第59話 失われていた記憶

「‥‥‥つき、夏樹。朝よ。早く起きなさい」

「うるさいなあ。もうちょっと寝かせて」


「もしかして、ゆうべまた家から抜け出したの」

「うーん」


 眠い目をこすりながらいやいや瞼を開けると、姉の顔が覗き込んでくる。

 十歳年の離れた姉の百合恵は、いたずらっぽく笑ってから、夏樹の鼻をつまんだ。


「うぐぐ、姉さま、やめてよー」

「ほら、早く起きなさい。今朝は卵が食べられるよ」


「ほんまに!?」

 ぱっと目を覚まし、夏樹は飛び起きた。


 夏樹が面倒を任されている鶏が、近ごろさっぱり卵を産まなくなった。

 藁を代え、冷たい水を汲んでやり、夏の暑さが少しでもやわらぐように布をかけ、とあれこれやってみた。

 そしてやっと卵を産んでくれた。


 汲んであった井戸水で顔を洗い、朝食を用意している母の元へ駆けつけた。


「母さま、こっこらが卵を産んでくれたって」

「ああ、そうだよ。夏樹が頑張って面倒をみたからだね。今日の卵は夏樹がお食べ」


「一個だけ?」

「そうよ。暑さがやわらいだら、また二個三個と産んでくれるからね」


「そっか。
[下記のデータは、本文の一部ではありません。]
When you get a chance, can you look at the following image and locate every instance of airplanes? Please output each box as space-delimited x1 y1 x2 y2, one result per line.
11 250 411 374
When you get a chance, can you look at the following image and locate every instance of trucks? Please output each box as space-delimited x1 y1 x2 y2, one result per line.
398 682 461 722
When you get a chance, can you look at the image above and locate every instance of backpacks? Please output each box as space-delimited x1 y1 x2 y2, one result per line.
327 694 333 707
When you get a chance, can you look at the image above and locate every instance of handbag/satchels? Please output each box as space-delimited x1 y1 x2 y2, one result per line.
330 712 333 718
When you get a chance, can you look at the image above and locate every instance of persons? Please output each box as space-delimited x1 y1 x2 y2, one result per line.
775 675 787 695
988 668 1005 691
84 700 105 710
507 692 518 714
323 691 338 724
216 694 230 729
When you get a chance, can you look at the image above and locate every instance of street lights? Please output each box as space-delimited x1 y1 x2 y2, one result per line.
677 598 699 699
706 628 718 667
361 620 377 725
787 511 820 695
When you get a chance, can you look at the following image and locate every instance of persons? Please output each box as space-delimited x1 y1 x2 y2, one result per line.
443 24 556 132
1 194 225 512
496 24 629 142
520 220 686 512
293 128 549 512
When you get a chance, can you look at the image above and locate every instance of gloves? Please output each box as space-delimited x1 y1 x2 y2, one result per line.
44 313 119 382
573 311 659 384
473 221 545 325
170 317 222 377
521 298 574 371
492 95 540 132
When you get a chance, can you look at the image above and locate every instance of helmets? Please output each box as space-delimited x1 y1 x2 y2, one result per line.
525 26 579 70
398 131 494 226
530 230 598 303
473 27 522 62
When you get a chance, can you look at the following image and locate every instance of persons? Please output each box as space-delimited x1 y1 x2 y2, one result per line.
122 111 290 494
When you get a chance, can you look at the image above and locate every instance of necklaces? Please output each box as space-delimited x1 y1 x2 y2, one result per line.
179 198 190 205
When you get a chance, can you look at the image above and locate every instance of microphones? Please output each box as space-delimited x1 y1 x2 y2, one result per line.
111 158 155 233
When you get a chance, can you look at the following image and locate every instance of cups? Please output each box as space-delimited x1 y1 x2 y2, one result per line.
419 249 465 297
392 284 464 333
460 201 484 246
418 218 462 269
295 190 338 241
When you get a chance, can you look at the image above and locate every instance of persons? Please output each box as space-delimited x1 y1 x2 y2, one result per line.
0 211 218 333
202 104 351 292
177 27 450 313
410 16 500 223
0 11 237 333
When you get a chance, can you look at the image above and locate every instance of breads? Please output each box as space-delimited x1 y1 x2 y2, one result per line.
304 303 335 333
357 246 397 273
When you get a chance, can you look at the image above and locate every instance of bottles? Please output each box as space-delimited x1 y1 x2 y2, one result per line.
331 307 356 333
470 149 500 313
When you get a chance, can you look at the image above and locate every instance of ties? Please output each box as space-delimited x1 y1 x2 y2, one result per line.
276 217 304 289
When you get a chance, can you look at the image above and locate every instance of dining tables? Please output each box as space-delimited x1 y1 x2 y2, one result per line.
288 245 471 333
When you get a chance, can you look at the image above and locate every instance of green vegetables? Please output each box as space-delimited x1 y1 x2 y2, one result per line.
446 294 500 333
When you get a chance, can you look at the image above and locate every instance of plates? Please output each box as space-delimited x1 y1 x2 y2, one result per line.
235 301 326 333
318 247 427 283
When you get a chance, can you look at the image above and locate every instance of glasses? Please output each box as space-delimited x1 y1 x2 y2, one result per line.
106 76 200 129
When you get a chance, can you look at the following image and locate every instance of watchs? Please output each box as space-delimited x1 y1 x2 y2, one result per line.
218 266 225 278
一個だけなんだ」


 食事の支度が整い、家族六人が席に着く。

 いただきますと手を合わせて、箸を取った。


 胚芽を残して精米した少し茶色の米、父さまと爺さまが朝から川で釣ってきた鮎、きゅうりのお漬物、お味噌汁の具材はナス。そして、夏樹にだけ卵。


「今日は卵があるなあ。良かったのう」

 婆さまがにこにこして、夏樹の頭を撫でた。


「みんなの分も産んでくれるように、お世話いっぱいするから」

「うん。任せるよ」


 卵を溶いてご飯にかけ、半分を百合恵にあげる。


「わたしは大丈夫やから、夏樹がお食べ」

「姉さまと半分こするとおいしいから、食べて」

「じゃあもらうね。ありがとう」


 朝食を食べ終えると、母さまと姉さまは食器を洗いに井戸へ向かい、婆さまは繕いものを、爺さまと父さまは、畑の手入れに向かった。


 夏樹は鶏小屋の掃除をして、明日も卵を産んで欲しいとお願いしておいた。


 昼には、またみんな集まり、お茶漬けと漬物を食べて、また仕事に向かった。

 暗くなる前にはみんな家に戻ってきて、夕食を食べ、早々に床に就く。


 夏樹も暑い中、たくさん動いて、近所の子らとも相撲を取って遊んだのに、目が覚めて眠れなかった。

 満月間近になると、いつも目が冴えて眠れない。

 そして今夜は満月、体の中の何かが激しく猛り、何度も寝返りをうった。


 昨夜も家を抜け出して、山の中を走り回った。

 夜の山は危ないからいけないと家族どころか、見つかった里の人たちにもよく叱られた。

 でも、体を使わないとじっとしていられないほど、落ち着かない。


 家族が寝静まった頃、夏樹は今夜も家を抜け出した。


 夜の山は昼間とは、違う顔をしている。

 動物たちが息を潜めて、時々走っていく際に折る枝の音がパキッとする。

 何かがはいずるガサガサ音。

 ピーと、動物が鳴く声が響き渡る。


 慣れているはずなのに、方向を見失う時がある。

 里が谷にあるお陰で、山で迷子になったことはない。


 里を囲むように山々に配置されているお地蔵さまだけは越えてはいけない。と、耳にタコが出来るほど言われているから、それだけは気をつけている。


 どれくらい走り回ったのか、そろそろ家に帰らないと、姉に見つかると叱られてしまう。

 里に向かって走り出した。


 ぴくりと鼻が動き、夏樹は足を止めた。

 空気の中に、血の臭いを感じた。


 大人たちが狩りで仕留めてくる獣の血は嗅ぎ慣れている。

 それを何十倍にも増幅させたような、強烈な臭い。


 むせ返りそうになって鼻をつまみ、できるだけ嗅がないようにしながら、谷から月明かりに照らされた里を見下ろした。